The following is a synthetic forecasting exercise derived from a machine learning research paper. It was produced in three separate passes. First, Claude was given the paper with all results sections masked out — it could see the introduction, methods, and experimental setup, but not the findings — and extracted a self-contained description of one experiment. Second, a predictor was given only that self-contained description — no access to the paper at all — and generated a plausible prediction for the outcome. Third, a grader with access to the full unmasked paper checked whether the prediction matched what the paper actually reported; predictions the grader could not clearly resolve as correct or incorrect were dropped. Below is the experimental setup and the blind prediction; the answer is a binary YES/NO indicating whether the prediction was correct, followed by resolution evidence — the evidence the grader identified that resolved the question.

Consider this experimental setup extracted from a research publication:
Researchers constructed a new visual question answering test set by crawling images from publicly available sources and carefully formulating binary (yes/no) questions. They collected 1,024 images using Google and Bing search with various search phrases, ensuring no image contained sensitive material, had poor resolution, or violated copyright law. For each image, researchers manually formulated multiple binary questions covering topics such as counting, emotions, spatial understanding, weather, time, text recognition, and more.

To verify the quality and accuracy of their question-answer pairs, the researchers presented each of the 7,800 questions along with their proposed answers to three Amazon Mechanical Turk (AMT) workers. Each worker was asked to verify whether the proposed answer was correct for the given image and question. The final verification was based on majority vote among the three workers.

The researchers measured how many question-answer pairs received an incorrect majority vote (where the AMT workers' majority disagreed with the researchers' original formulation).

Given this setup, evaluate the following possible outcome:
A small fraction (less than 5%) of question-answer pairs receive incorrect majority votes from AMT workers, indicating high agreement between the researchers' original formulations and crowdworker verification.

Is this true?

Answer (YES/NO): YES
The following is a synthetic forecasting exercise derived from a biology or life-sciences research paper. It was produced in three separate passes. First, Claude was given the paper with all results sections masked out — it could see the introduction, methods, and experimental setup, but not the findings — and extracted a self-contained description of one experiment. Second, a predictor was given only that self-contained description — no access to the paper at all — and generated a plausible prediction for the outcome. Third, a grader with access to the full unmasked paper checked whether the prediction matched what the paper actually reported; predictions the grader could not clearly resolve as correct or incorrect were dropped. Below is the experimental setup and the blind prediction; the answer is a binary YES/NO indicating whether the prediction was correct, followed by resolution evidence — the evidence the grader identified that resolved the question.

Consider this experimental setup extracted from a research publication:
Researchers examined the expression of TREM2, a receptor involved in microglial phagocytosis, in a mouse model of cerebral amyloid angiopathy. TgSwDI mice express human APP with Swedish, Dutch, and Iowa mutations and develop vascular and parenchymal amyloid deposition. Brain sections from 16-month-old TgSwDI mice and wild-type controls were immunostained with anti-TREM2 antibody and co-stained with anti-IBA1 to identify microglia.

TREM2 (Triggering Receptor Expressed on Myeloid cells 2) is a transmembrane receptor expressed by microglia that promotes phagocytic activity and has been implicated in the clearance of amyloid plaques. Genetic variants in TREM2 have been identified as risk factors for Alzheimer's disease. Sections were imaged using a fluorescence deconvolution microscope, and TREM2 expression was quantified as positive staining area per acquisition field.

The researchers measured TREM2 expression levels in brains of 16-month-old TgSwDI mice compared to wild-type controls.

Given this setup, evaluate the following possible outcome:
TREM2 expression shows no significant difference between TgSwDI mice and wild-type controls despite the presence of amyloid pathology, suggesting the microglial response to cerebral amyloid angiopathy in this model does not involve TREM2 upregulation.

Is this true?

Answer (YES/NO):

- - -

Within the listing, how many lines hold "mice"? Write only that number.

▶ [ANSWER SPACE] 3